CD4 count is an important tool to determine HIV - positive patients ' treatment failure. The 2010 World Health Organization (WHO) [9] revised guideline defined immunological failure as a fall of CD4 count to baseline level or below, or 50% fall from on-treatment peak value or persistent CD4 count below 100 cells/mm3. There must, however, be absence of concomitant infection to cause transient CD4 count decrease. A patient presenting with immunological or clinical failure (new or recurrent stage 4 disease) with viral load copies >5000 copies/mL is deemed to have treatment failure and switched to second-line regimens [9].

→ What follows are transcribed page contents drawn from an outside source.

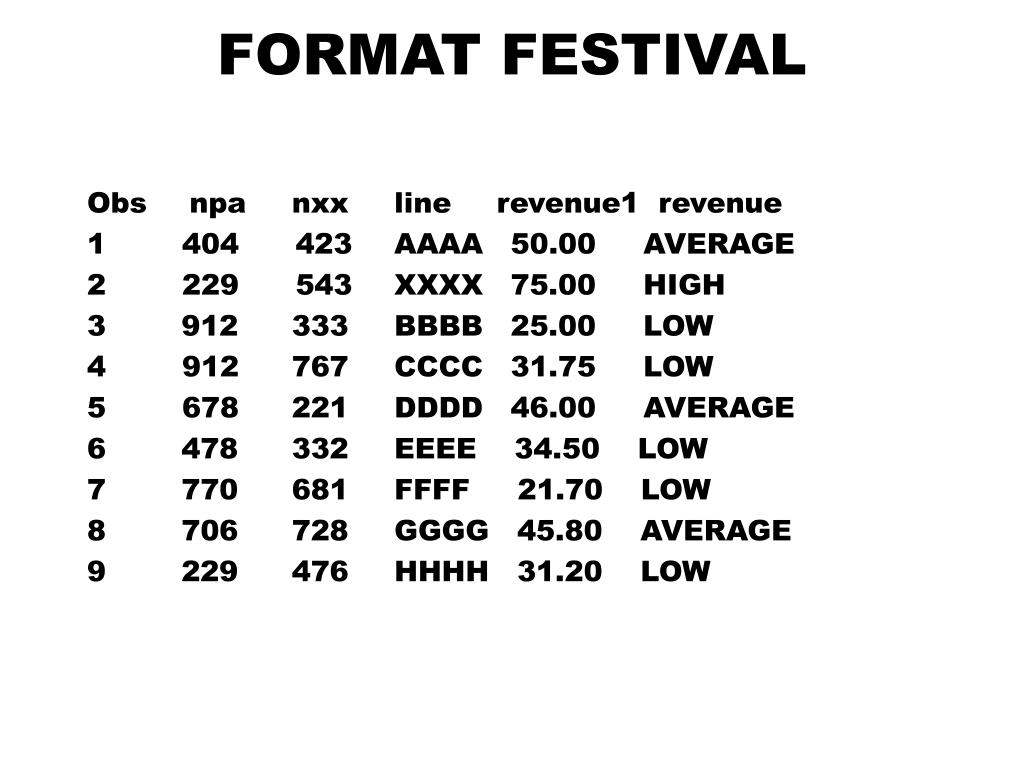 FORMAT FESTIVAL

| Obs | npa | nxx | line | revenue1 | revenue |
|---|---|---|---|---|---|
| 1 | 404 | 423 | AAAA | 50.00 | AVERAGE |
| 2 | 229 | 543 | XXXX | 75.00 | HIGH |
| 3 | 912 | 333 | BBBB | 25.00 | LOW |
| 4 | 912 | 767 | CCCC | 31.75 | LOW |
| 5 | 678 | 221 | DDDD | 46.00 | AVERAGE |
| 6 | 478 | 332 | EEEE | 34.50 | LOW |
| 7 | 770 | 681 | FFFF | 21.70 | LOW |
| 8 | 706 | 728 | GGGG | 45.80 | AVERAGE |
| 9 | 229 | 476 | HHHH | 31.20 | LOW |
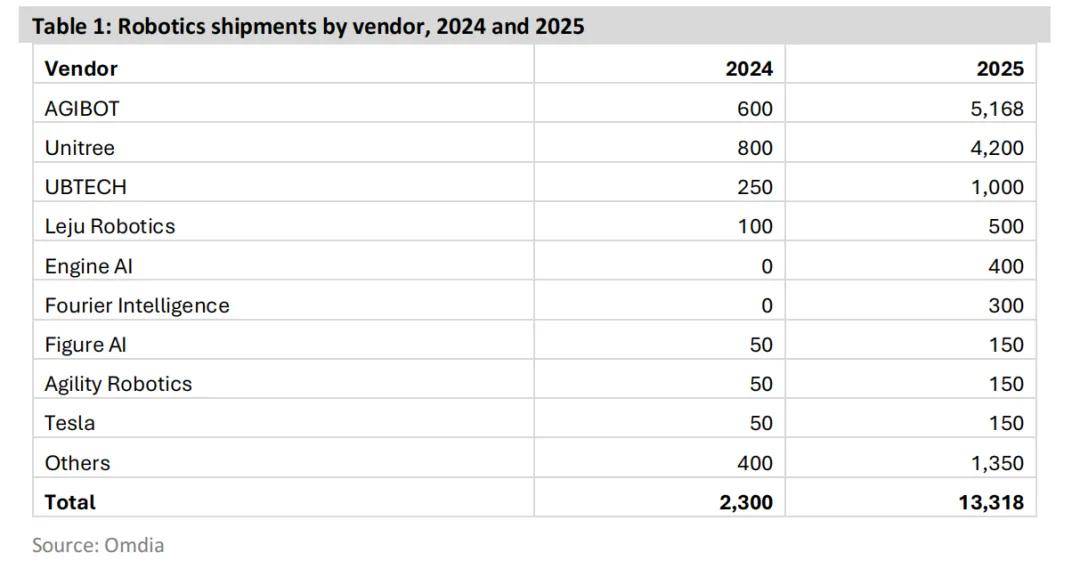 Table 1: Robotics shipments by vendor, 2024 and 2025

| Vendor | 2024 | 2025 |
|---|---|---|
| AGIBOT | 600 | 5,168 |
| Unitree | 800 | 4,200 |
| UBTECH | 250 | 1,000 |
| Leju Robotics | 100 | 500 |
| Engine AI | 0 | 400 |
| Fourier Intelligence | 0 | 300 |
| Figure AI | 50 | 150 |
| Agility Robotics | 50 | 150 |
| Tesla | 50 | 150 |
| Others | 400 | 1,350 |
| Total | 2,300 | 13,318 |

Source: Omdia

The introduction of HAART as a treatment method in HIV - positive patients resulted in a dramatic reduction in morbidity and mortality associated with AIDS and a significant improvement in the number of patients with CD4 [10]. Hence, HAART - experienced patients must be excluded from the study in order to determine the true picture of CD4 count pattern in HIV positive. The data can be used to determine the percentage of patients infected with HIV who need antiretroviral therapy (ART) when registering. This will help clinicians and policy makers determine the point to start treatment and the percentage of infected patients requiring treatment at registration. Therefore, this study aimed to determine the percentage of HIV - positive people requiring treatment at enrollment using the count of CD4 as a tool.

Materials and Methods

One hundred cases of different kinds of HIV/AIDS, age ranging from 18 to 60 years were selected from Sanjay Gandhi Post Graduate Institute of Medical Sciences (SGPGIMS), Lucknow, India. Written consent was obtained from each participant for their information to be stored in the clinic database and used for research purposes.

Lucknow is the capital city of Uttar Pradesh's Indian state, and is also the administrative headquarters of the district and division of the same name. It is India's 11th - populated city and 12th - populated urban agglomeration. SGPGIMS is a state law medical institute based in Lucknow, Uttar Pradesh. SGPGIMS provides tertiary medical care, teaching, training and research super - specialties.

Using vacutainer / needle, tenniquoit, and a swab spirit, the CD4 count blood samples were taken at 9am from the antecubital vein of the patient. The swab spirit was used to clean the area in which blood was taken from the antecubital vein with the tenniquoit tied just above the antecubital area and 10ml of blood was taken as previously described [11]. 20μl of the entire blood sample was mixed with 20μl CD4 easy count antibody in a level tube, then incubated for 15min at room temperature in the dark. Using cyflow SL green, 800μl of CD4 easy count no lyse buffer was diluted. It was evaluated after reading and the count noted per ml. To find the CD4 count in μl, the report was created using a report template (software, cyflow SL Green, Partec, Germany) to arrive at CD4/μl.

Data were analyzed with statistical package (SPSS 16.0) software and correlation coefficients and correlation matrix were determined. Results were presented with frequencies and percentages in simple tables, while differences were considered statistically significant when the P value obtained was less than 0.05.

Results

One hundred cases (37 males and 63 females) of different kinds of HIV/AIDS were included in this study with a mean age ranged from 33.45 ± 13.052. Half of the patients below 29 years of age and only 4% are above 59 years of age. Frequency distribution of age intervals according to CD4 positivity are summarized in Table 1. Statistically, this percentage difference among groups was not significant (p › 0.05).